Le quotidien ordinaire de Maurice Richard montré dans un fascinant documentaire qui s'inscrit d'ores et déjà comme un pan important du patrimoine québécois.
Peu d'athlètes dans l'histoire sont devenus les porte-étendards des aspirations d'une minorité, voire de son affranchissement. Les Afro-Américains ont eu Muhammad Ali, les classes populaires argentines Diego Maradona, les aborigènes australiens Cathy Freeman. Au Québec, ce libérateur de peuple a eu pour nom Maurice Richard, le symbole du Canadien français qui se tient debout devant les anglophones.
Avec René Lévesque et Félix Leclerc, en politique et en chanson, le célèbre numéro 9 du Canadien a contribué à sa façon, par ses exploits sur la glace, à insuffler une fierté à ses compatriotes. Le documentaire propose un portrait intimiste de l'homme, s'appuyant sur des films d'archives inédits. À sa façon, le film constitue un complément de choix au biopic Maurice Richard (Charles Binamé, 2005) où Roy Dupuis revêtait, avec le même feu dans les yeux, le chandail du personnage.
Maurice n'aurait jamais vu le jour sans la persévérance du réalisateur Serge Giguère à mener à terme le rêve de son ami et collaborateur, Robert Tremblay, décédé en 2018. Sur un 35 ans, le preneur de son avait accumulé une quantité impressionnante de bobines de pellicule 16mm sur Maurice Richard, annotées dans un joyeux fouillis. Patiemment, Giguère a fait le tri dans cette tonne de documents pour conserver des moments uniques, jamais dévoilés.
Au-delà des événements amplement documentés qui ont contribué à forger la légende et sur lesquels le film revient - l'émeute du Forum en 1955 après la suspension de Richard par le commissaire Clarence Campbell et son match de cinq buts et trois passes obtenus après une journée à déménager - Maurice montre le Rocket participant à un entraînement à l'auditorium de Verdun avec des adolescents du quartier Saint-Henri, ou à une partie de pêche à la truite avec ces mêmes jeunes. Les questions fusent, souvent du champ gauche. C'est-tu vrai que t'allais à l'école en patins? Y paraît que tu as déjà compté un but quand t'étais dans le coma? T'as montré à Guy Lafleur à patiner, c'est vrai?
Homme réservé et de peu de mots, un «taiseux» comme on disait à l'époque, Richard est montré sans fioritures, cigare au bec, dans une approche qui tranche avec le marketing formaté qui entoure aujourd'hui les joueurs de la Sainte-Flanelle. Le film démontre que l'athlète, malgré sa renommée qui débordait des frontières, restait humble et qu'il aimait les gens.
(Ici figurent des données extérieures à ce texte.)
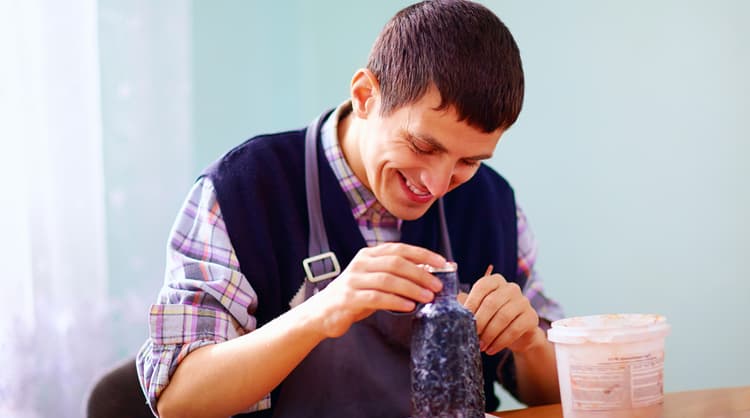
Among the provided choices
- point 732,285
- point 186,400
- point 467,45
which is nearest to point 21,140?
point 186,400

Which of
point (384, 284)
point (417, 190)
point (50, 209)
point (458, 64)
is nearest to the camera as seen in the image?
point (384, 284)

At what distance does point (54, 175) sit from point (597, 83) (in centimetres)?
133

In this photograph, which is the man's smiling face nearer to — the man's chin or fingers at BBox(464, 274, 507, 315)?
the man's chin

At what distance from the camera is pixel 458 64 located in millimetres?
1125

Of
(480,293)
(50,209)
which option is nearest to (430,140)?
(480,293)

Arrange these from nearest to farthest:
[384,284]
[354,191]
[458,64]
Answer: [384,284], [458,64], [354,191]

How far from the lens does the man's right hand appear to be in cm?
98

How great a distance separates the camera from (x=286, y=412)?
125 cm

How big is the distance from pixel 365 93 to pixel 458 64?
19cm

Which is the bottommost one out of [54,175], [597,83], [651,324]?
[651,324]

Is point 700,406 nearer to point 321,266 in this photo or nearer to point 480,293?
point 480,293

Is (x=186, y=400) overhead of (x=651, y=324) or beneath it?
beneath

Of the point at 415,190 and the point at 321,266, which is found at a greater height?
the point at 415,190

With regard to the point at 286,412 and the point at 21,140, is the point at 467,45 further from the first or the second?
the point at 21,140
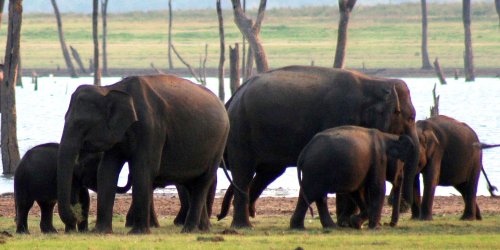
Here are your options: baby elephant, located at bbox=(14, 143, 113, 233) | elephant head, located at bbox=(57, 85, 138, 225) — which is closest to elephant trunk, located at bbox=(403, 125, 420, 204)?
elephant head, located at bbox=(57, 85, 138, 225)

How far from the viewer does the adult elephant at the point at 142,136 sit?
15.1m

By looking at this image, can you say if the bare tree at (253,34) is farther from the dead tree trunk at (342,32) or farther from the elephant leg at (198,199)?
the elephant leg at (198,199)

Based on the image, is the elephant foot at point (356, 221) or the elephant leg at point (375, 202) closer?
the elephant leg at point (375, 202)

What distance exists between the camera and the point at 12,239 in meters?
14.4

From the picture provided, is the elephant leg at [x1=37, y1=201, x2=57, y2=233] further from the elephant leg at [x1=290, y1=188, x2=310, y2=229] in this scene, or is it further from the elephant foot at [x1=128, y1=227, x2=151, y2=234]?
the elephant leg at [x1=290, y1=188, x2=310, y2=229]

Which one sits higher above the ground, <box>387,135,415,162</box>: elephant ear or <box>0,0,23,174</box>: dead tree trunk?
<box>387,135,415,162</box>: elephant ear

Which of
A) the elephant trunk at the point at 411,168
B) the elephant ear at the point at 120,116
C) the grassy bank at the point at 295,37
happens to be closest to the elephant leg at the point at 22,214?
the elephant ear at the point at 120,116

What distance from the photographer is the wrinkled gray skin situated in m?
18.3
Le documentaire regorge de pépites. À commencer par la rencontre sur la glace du Forum entre Richard et Aurèle Joliat, meilleur buteur de l'histoire du Canadien jusqu'à ce que le premier le surpasse. La réunion de cuisine entre le Rocket et le folkloriste Oscar Thiffault, auteur d'une chanson sur le hockeyeur, en est aussi une d'anthologie. «Je m'demande si les enfants ont encore le pick-up pour faire jouer ça…» lance Maurice, candidement, en recevant un disque de Thiffault.
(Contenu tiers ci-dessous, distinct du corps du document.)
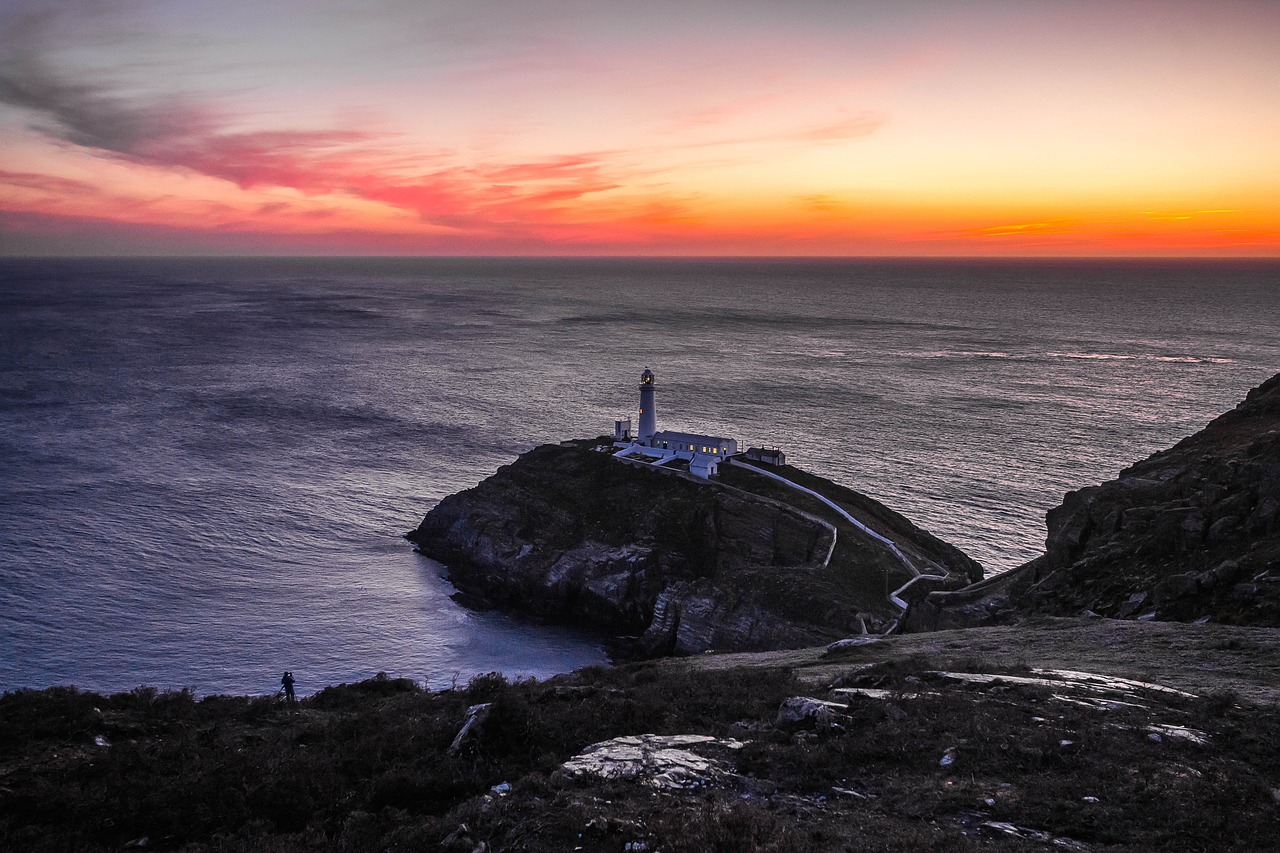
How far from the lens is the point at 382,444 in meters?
77.3

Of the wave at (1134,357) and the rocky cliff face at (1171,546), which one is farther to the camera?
the wave at (1134,357)

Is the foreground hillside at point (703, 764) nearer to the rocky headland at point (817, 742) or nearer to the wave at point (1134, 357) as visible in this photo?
the rocky headland at point (817, 742)

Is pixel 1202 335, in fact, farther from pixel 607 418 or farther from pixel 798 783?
pixel 798 783

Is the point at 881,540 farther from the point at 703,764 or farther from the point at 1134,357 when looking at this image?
the point at 1134,357

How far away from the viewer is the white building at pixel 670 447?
181 feet

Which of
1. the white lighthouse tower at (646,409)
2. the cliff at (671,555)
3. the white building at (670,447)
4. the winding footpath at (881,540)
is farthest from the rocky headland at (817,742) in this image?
the white lighthouse tower at (646,409)

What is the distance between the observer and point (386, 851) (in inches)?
460

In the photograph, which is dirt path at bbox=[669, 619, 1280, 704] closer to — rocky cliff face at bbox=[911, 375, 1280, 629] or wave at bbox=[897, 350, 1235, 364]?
rocky cliff face at bbox=[911, 375, 1280, 629]

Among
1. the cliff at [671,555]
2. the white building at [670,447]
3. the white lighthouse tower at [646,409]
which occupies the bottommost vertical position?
the cliff at [671,555]

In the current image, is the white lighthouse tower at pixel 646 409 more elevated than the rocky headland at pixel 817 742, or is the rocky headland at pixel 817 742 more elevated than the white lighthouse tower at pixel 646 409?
the white lighthouse tower at pixel 646 409

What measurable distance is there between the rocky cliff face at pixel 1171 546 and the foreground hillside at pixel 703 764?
419 centimetres

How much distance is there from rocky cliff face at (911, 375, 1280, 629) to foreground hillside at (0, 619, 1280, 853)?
4.19 meters

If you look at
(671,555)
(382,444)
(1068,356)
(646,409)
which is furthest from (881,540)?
(1068,356)

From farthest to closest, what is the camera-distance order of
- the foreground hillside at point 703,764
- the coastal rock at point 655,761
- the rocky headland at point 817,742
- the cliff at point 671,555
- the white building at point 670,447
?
the white building at point 670,447 → the cliff at point 671,555 → the coastal rock at point 655,761 → the rocky headland at point 817,742 → the foreground hillside at point 703,764
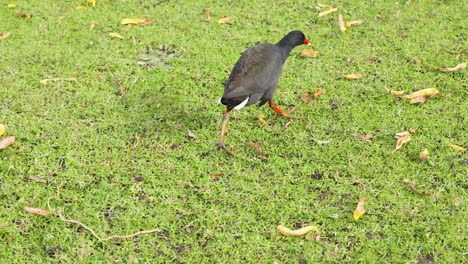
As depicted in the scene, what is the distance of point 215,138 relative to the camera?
4312mm

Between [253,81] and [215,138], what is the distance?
0.62 meters

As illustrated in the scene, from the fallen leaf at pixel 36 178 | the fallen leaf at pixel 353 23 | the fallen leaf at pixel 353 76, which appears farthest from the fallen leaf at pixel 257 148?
the fallen leaf at pixel 353 23

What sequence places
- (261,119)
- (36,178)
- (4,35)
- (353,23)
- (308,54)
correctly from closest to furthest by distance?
(36,178) → (261,119) → (308,54) → (4,35) → (353,23)

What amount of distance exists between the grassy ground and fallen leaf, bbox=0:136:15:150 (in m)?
0.06

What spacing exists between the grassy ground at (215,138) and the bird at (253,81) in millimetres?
299

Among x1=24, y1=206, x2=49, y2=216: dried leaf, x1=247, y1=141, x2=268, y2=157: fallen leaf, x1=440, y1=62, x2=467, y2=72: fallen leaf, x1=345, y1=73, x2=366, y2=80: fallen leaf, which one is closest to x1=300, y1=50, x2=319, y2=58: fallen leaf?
x1=345, y1=73, x2=366, y2=80: fallen leaf

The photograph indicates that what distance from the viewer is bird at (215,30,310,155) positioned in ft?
13.2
De sa rencontre avec un autre monstre sacré, Félix Leclerc, à l'Île d'Orléans, aucun morceau de pellicule, dommage, seulement des photos. La fidèle compagne du Rocket, Lucille, relate cette réunion d'exception, pendant laquelle Félix avait toutefois refusé de chanter ou de sortir sa guitare. «Maurice Richard, c'est tout le Québec debout qui fait peur et qui vit», dixit Leclerc.
Jamais ennuyant grâce à un montage rythmé, des séquences d'animation et des extraits de chanson célébrant le mythe, ce voyage dans le temps s'inscrit comme un document d'exception qui démontre l'impact profond et durable de Maurice Richard sur l'imaginaire collectif québécois. C'est pourquoi tout le monde l'appelait Maurice, tout simplement.